ASSIGNMENT: Output word for word the lines from the one with "Aerial view of Singapore River in downtown area." to the final line of the data, both ends included, but skip the pictures.
(DATA Opens)
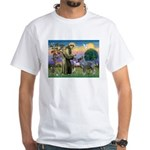 St Francis PS Giant Schnauzer White T-Shirt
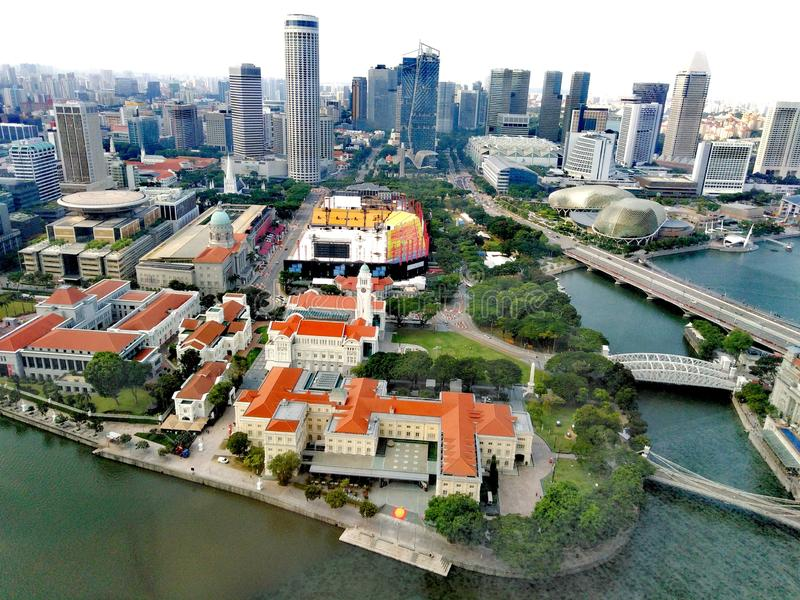 Aerial view of Singapore River in downtown area. Aerial view of singapore river in downtown, area, shophouses, boat, quay, south, bridge, road, clarke, pubs stock photography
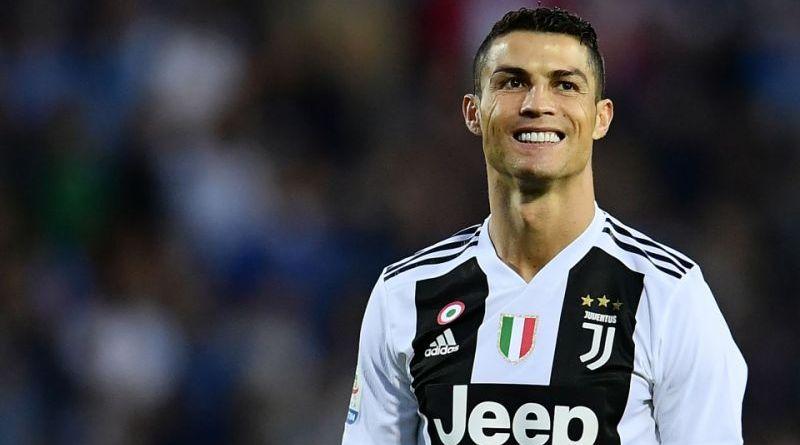 Prediksi Juventus vs Parma : Juventus Minimal Cetak 3 gol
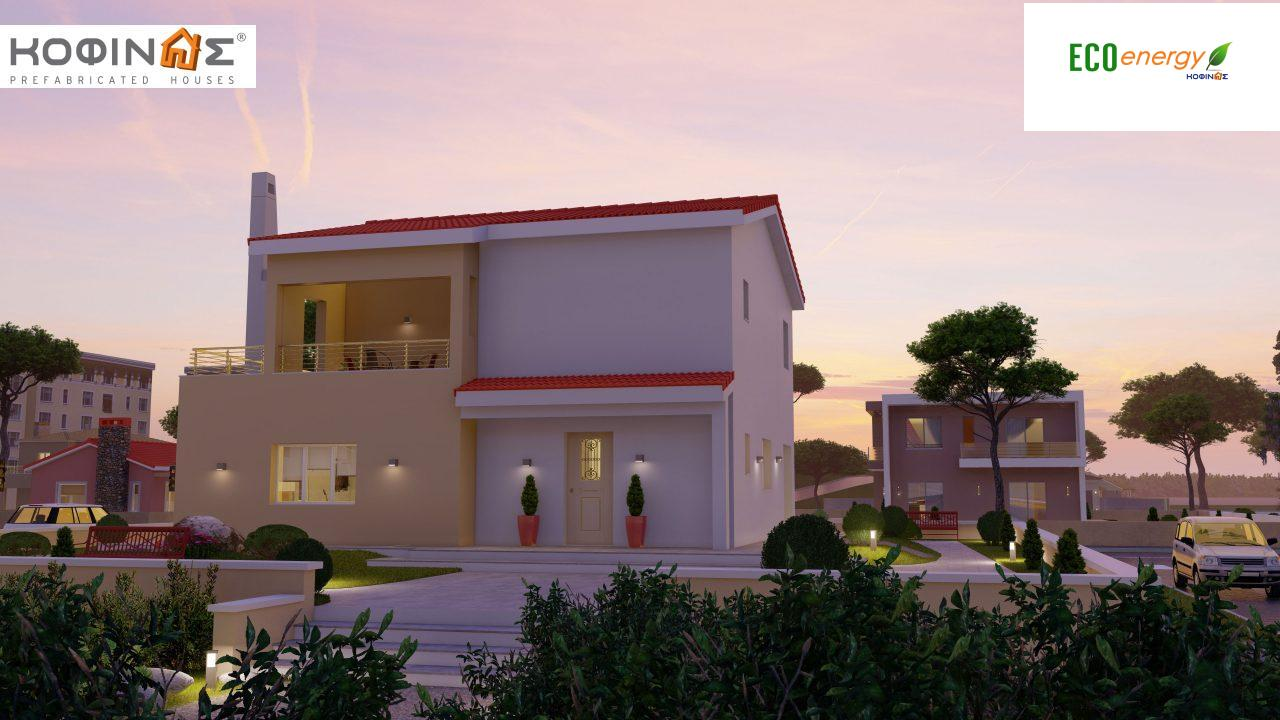 2-story house D-131a, total surface of 131.23 m² (Version A) and 142.65 m² (Version B) ,roofed areas 63.69 m²,balconies 54.11 m²(Version A) and 42.68 m²(Version B)6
(DATA Closes)
ANSWER FOR THE TASK:
 Aerial view of Singapore River in downtown area. Aerial view of singapore river in downtown, area, shophouses, boat, quay, south, bridge, road, clarke, pubs stock photography
 Prediksi Juventus vs Parma : Juventus Minimal Cetak 3 gol
 2-story house D-131a, total surface of 131.23 m² (Version A) and 142.65 m² (Version B) ,roofed areas 63.69 m²,balconies 54.11 m²(Version A) and 42.68 m²(Version B)6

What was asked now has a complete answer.